— Exercise —
Set down without change every line from the line that contains "2160x3840 Knight Warrior" through the end of the listing, and only those lines. No pictures.

::: Raw data :::

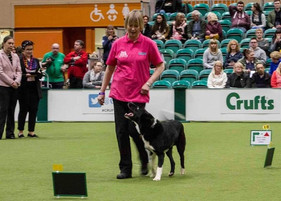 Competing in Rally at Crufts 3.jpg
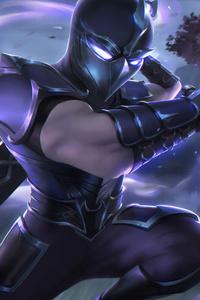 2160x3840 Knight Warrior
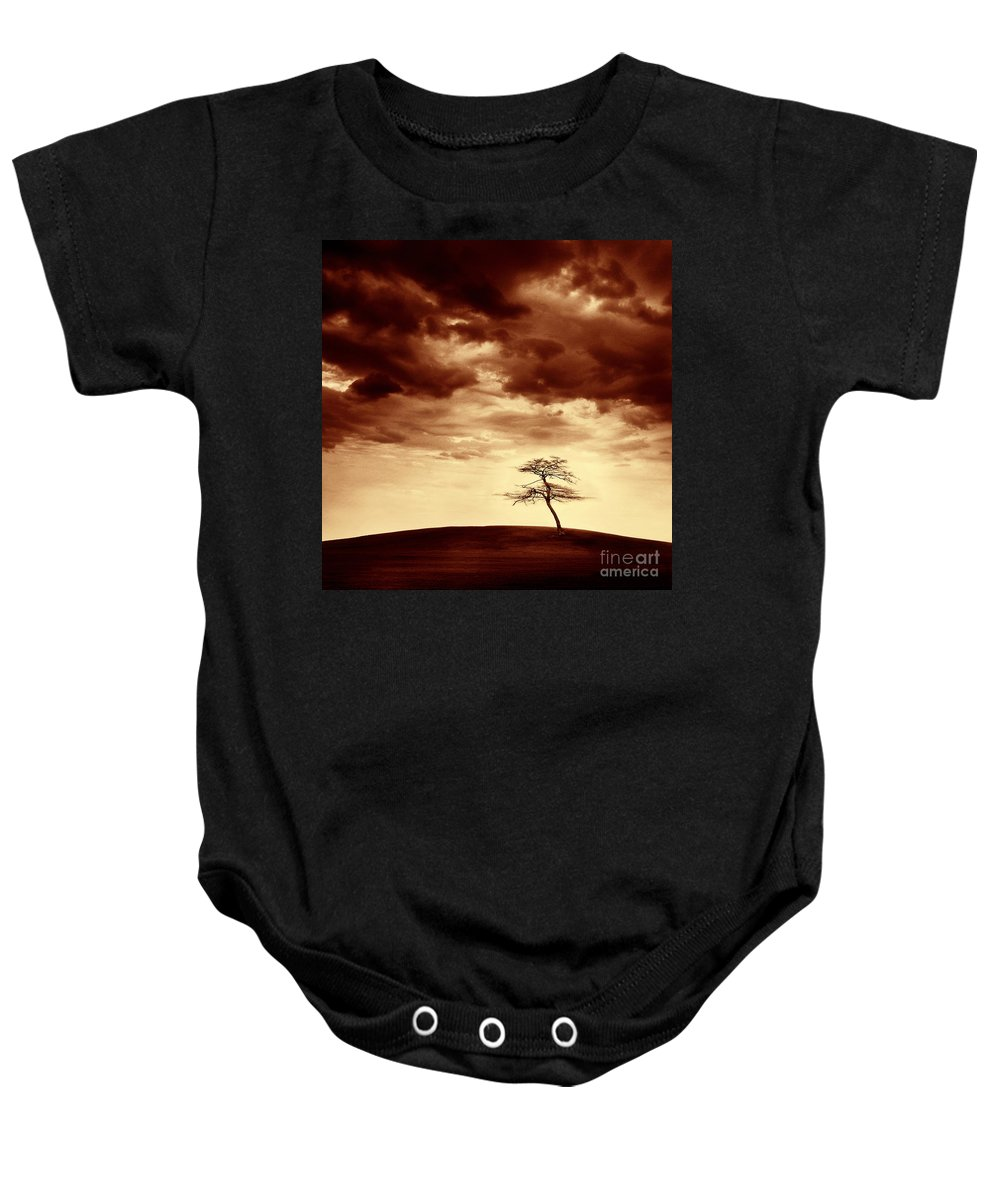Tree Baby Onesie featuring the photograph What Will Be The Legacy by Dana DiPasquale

:::

— Result for this task —
 2160x3840 Knight Warrior
Tree Baby Onesie featuring the photograph What Will Be The Legacy by Dana DiPasquale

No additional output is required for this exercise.